**PROVIDED TEXT**:

Anyway, that's one reading. That's just how I feel about it. You should always remember that in the third month, the partridges sing and the flowers open. Third month, so this is by the lunar calendar so that would be more like our April or May. So this again is like the plums blossom on the same branch as last year. So remember that when spring comes, partridges sing and flowers blossom. So after the pause, there's this beautiful poetic description of the activity of Avalokiteshvara, the Bodhisattva of Compassion, bringing the world to life, caring about all being, bringing life to life. But then there's this thing before that about this just kind of comic melodrama about Dogen punching out the sky.

[09:30]

Anyway, comments or questions? Yes. At the very beginning, it says, one sheet of dull stubbornness brings three lengths of upside-downness to five feet long. Right. What about that? I don't know. Three lengths of upside-downness. Yep. I'm lost. Me too. I just think, well, actually, I, oh, Dulce, you, please. Haven't you felt that dense?

[10:41]

And that stubborn? To me it just reflects exactly what it feels like to be totally caught in one stubbornness and one... But that sense of feeling caught... That's right, that's only one she. When it says 5, that means 500 or 5,000. So it's upside downness or topsy-turvy, it means delusion. So then there's the scene, I don't know, I mean, I don't, it's almost too literary to actually be an actual dream, but I don't know, maybe Dogen dreamed like this, you know, sort of presented that way almost, I don't know. And it has that kind of dream logic, sort of, except it's too perfect, you know, he kind of refined his dream a little bit, I don't know.

[11:48]

But I'm sure that Avalokiteshvara really did want to buy all those faces and eyes. What is it Jimi Hendrix said, excuse me while I kiss the sky? Anyway, it reminds me of that. So I forget now, I may have, it actually, I don't know if it's, I can't remember, I don't have the Chinese with me again, but whether it's ku or whether he repeated it, but sky and empty is the same character. So that may be our translation that we made it empty sky rather than just, it could be just sky or emptiness, but I can't remember whether he actually says, repeats it so that it's empty sky, but I think that's the meaning of it really. And then there's this kind of, macho bravado, my fist didn't hurt but the sky knew pain, you know, it was kind of funny.

**EXTRACTED MATERIAL**:

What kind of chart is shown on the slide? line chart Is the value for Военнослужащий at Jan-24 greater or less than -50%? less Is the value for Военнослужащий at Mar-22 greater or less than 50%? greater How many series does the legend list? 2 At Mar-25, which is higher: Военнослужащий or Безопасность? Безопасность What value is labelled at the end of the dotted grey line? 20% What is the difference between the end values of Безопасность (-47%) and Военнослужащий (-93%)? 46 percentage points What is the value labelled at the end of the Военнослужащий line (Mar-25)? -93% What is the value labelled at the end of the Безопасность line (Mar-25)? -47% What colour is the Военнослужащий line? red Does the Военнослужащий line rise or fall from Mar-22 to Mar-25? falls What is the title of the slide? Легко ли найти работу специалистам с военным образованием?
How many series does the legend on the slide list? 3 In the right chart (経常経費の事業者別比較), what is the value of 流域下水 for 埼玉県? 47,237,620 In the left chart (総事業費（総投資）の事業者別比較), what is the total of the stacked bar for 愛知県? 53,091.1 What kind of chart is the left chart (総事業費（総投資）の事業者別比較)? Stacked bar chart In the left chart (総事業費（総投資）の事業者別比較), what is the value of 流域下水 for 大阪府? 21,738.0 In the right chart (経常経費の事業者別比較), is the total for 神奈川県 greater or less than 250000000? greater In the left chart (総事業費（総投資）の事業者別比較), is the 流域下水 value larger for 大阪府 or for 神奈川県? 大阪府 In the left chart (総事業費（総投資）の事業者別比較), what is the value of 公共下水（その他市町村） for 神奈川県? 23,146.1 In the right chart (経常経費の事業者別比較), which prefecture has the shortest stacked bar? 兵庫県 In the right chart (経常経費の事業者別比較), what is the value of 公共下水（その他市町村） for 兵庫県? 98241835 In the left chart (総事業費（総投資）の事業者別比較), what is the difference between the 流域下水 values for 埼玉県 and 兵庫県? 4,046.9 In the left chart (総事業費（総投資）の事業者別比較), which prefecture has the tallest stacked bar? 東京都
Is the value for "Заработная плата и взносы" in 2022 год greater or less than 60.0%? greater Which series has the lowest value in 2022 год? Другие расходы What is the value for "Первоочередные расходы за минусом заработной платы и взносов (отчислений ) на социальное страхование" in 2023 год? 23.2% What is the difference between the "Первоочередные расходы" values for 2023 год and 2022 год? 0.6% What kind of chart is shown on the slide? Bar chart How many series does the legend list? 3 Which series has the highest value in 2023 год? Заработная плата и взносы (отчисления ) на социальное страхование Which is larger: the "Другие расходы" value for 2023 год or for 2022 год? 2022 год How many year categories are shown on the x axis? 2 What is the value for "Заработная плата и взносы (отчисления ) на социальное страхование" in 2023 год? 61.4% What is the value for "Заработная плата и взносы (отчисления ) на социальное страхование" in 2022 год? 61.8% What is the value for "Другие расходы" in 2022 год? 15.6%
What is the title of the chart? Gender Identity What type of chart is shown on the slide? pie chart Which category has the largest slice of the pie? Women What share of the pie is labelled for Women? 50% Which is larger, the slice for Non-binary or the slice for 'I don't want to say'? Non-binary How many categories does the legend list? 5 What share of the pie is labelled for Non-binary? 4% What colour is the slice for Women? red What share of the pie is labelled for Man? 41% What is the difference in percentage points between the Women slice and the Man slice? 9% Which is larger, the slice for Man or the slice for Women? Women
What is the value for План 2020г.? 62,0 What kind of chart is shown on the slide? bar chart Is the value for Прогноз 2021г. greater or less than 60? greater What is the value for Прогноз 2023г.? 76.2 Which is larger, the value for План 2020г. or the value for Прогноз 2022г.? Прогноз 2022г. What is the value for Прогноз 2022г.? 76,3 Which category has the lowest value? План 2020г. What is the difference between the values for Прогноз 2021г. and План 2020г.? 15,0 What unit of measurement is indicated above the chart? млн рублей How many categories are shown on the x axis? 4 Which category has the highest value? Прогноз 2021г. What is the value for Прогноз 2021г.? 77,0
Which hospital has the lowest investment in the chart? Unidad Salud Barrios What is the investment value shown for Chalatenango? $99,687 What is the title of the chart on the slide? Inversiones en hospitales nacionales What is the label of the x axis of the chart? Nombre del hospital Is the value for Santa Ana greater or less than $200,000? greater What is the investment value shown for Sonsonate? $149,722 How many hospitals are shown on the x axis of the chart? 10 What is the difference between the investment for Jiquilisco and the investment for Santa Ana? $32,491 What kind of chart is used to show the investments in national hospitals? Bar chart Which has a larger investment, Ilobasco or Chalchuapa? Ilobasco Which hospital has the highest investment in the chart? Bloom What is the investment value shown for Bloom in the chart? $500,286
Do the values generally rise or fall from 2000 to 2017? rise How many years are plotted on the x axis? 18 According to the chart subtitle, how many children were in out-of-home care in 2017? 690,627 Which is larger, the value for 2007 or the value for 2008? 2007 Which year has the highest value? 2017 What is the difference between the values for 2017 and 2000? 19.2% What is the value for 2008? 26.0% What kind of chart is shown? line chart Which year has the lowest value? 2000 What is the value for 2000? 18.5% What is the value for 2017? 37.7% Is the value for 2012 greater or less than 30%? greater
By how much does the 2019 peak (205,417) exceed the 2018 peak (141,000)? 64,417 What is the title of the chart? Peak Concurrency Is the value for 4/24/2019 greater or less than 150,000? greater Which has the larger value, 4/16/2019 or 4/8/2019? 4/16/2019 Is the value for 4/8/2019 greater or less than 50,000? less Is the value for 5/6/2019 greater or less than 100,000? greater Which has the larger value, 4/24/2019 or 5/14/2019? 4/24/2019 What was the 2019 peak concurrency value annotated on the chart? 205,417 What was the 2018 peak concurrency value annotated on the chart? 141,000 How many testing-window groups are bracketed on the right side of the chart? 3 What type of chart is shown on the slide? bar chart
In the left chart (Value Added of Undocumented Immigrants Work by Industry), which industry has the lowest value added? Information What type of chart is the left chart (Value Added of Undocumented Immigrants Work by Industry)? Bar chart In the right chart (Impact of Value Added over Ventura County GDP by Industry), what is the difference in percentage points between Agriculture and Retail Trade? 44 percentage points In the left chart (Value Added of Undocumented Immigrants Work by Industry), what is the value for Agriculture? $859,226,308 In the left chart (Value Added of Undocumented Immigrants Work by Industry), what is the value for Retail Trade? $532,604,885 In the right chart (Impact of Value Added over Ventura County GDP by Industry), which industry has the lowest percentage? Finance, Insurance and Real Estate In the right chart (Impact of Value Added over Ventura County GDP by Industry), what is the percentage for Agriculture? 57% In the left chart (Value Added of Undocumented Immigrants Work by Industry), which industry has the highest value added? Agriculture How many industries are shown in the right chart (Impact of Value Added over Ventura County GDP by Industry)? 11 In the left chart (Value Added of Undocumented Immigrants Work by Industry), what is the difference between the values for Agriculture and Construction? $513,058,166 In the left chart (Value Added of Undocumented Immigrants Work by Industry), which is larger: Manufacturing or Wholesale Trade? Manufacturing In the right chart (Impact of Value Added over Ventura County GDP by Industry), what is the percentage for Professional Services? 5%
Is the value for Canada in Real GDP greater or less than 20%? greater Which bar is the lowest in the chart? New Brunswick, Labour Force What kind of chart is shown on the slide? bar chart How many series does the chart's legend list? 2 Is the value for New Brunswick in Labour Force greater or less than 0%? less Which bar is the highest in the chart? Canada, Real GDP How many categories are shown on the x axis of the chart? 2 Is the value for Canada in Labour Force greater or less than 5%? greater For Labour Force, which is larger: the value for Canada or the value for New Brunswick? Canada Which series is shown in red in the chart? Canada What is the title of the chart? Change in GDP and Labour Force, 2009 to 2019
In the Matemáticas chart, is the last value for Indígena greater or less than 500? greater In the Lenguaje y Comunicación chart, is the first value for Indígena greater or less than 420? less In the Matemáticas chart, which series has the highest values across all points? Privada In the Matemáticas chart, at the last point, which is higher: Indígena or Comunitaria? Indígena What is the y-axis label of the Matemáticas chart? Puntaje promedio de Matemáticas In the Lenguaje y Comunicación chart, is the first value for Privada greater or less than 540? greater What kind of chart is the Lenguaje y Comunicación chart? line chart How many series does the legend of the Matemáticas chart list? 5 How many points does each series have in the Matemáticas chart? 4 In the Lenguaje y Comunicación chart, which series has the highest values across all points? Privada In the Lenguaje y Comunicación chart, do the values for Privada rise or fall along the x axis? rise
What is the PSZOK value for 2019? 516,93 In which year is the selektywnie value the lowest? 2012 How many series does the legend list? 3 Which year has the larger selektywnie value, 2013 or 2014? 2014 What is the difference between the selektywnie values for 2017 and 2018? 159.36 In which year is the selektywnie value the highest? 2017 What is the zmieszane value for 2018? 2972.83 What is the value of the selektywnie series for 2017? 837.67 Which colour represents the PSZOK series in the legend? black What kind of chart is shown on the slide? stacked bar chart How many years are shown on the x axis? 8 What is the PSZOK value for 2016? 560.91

**PROBLEM TO WORK ON**:
In the transcript about Dogen's poem, what does the speaker say "upside downness" means?

**TASK SOLUTION**:
It means delusion.